There is a difference between feeling depressed and having clinical depression though.
I SI too:rolleyes:
Theres just so much to this illness that is impossible to explain and make anyone understand unless theyve been here.
why why why?
:eek2: Disease?!
Fair enough, if that's how you see it, just seemed like a strange way to put it.
Not really. It makes perfect sense to me.
Painless, it's really good that you don't want to become addicted, and it's really goopd that you can see that there is a way out, and it doesn't need to be like this. You don't need to find the way out by yourself, it's alright to need other people to help you.
I would highly recommend visiting a doctor or a counsellor at your school or college, should you have one there, and talking things through with them. It's something that you can get over, I've managed it and two years ago I was suicidal, but you do need other people to help you and it's good to recognise this and ask for it.
Instead of hinting at people noticing, you should try and grab the bull by the horns and seek help yourself. It is a very frightening and daunting prospect, but it's the road down which the way out lies.
why do you think it is a strange way to put it? how would you describe it?
That's fine if it makes perfect sense to you, it just isn't how I think of self-harm.
I don't know how I'd describe it to be honest but disease just seemed like a nasty way to put it, I don't mean to offend anyone.
dis·ease
n.
1. A pathological condition of a part, organ, or system of an organism resulting from various causes, such as infection, genetic defect, or environmental stress, and characterized by an identifiable group of signs or symptoms.
2. A condition or tendency, as of society, regarded as abnormal and harmful.

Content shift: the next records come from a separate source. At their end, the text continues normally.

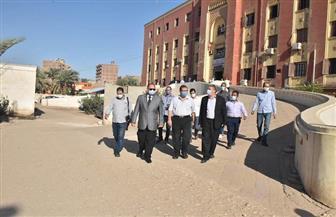 محافظ أسيوط يفاجئ العاملين بمستشفى أبنوب وعيادة التأمين الصحي بالزيارة   صور
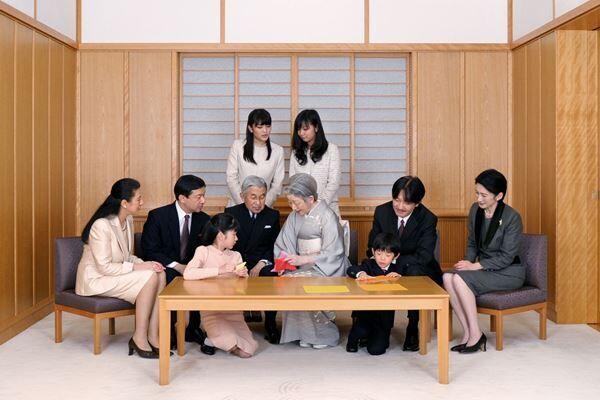 11年、御所でお集まりの上皇ご一家(写真提供:宮内庁)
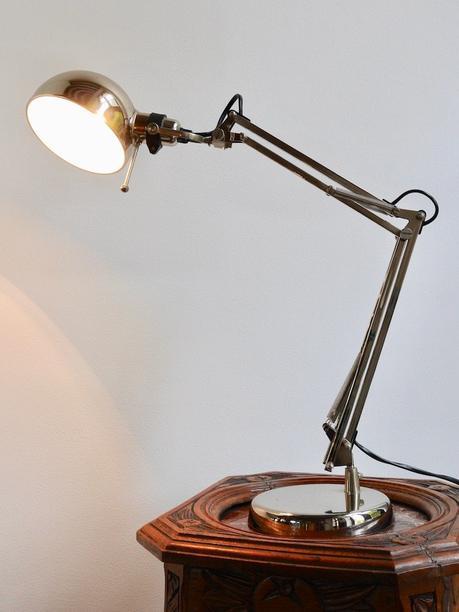 lampe acier table bois appart lille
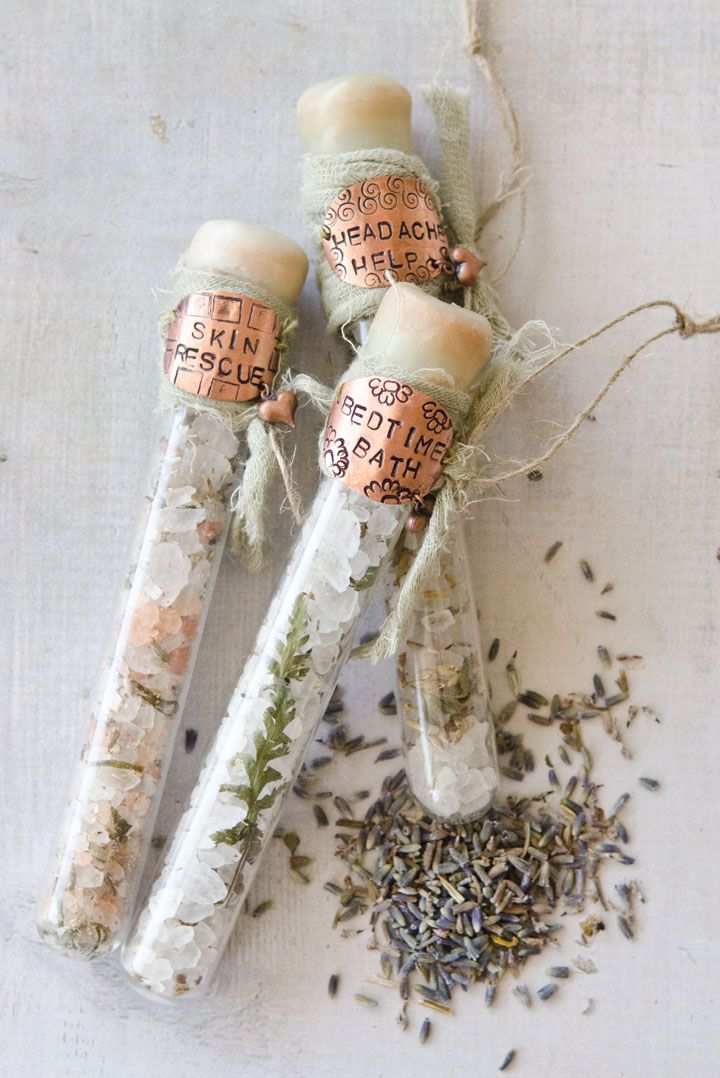 DIY bath salt soaks make the perfect gifts for your loved ones who like pampering! Now in the Winter 2016 Issue of Willow and Sage.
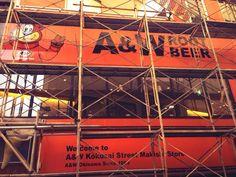 来月国際通りに復活するウチナーンチュのソウルフードA&W! 今日国際通り通ったら工事の幕が外されてどぅまんぎた! 場所は沖縄三越の隣です(^^) pic.twitter.com/8TMTVjeuLN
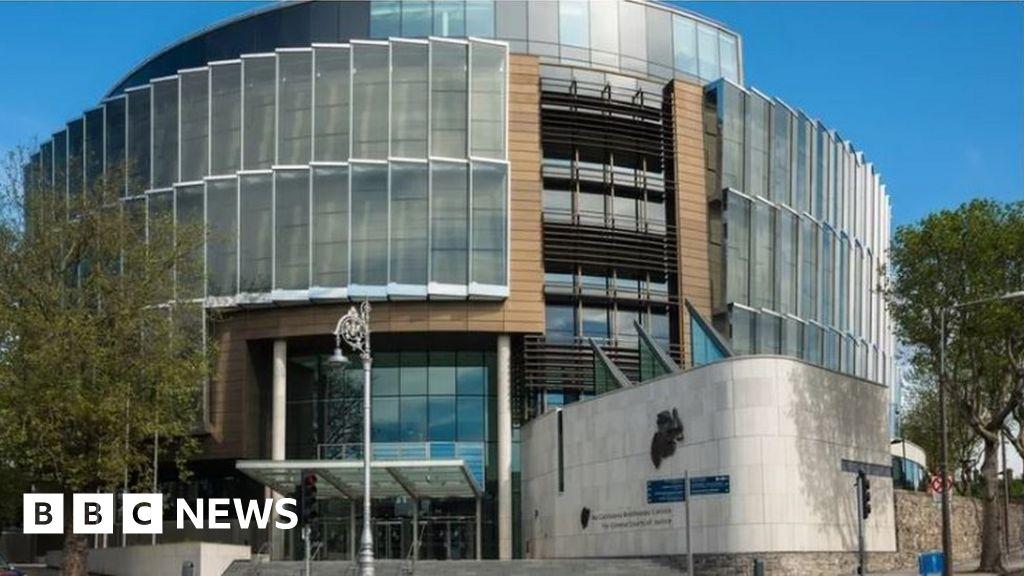 Dublin court: Golf club car bomb IRA charges dropped - BBC News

3. Obsolete. Lack of ease; trouble.
Ok, I retract whatever I said about it being a weird way to put it. It's a good way of describing self harm really, I'd just never really seen it that way.
i hate feeling like this and i hate feeling that in order to make myself feel slightly better that i need to attack myself with a razor blade.
I wish I could say something more helpful. Sorry.
thank you
think i shall go for a walk to clear my head. it just gets frustrating sometimes as its the only coping method that i know and i know that it isnt the best one to employ (if that makes sense)
If you want to hurt yourself hold an ice cube in the crook of your elbow, or dribble some candle wax on your arm (red wax is cathartic, I find).
It's what I do.
It's not something that should be done for shits n giggles, of course not.
The ice cube fucking hurts too, for the record.
If one has to hurt oneself, at least do it in a way that won't cause long-term damage.
Two months less scarring.
Think of the positives.
So you fell off the wagon?
Pick yourself up, dust yourself down and climb back on. Take the knock on the chin, and don't wallow in self pity and go on to do it again and again.
It's a very difficult addiction to break, we all fall off the wagon every so often. I have done, and I've been lucky to have not fallen off for two years since.
Work out what triggered it and deal with it. "Not being able to cope" is not a reason to hate oneself; losing hope is.
Everyone does.
It's better than any alternative. Death isn't a way out because I wouldn't be able to enjoy the lack of sorrow. I'd be dead.
Hm.
it doesnt sound stupid at all. and there is no need to apologize. everyone hits lows at some point in recovery, its normal.
i hope you feel a bit better now. if not then feel free to PM me
*hugs*
Piccolo - You sound very much like you need someone to talk to. Please talk to someone, anyone. Nothing you've said sounds stupid; just be careful, ok? Hope things are a little better now, take care.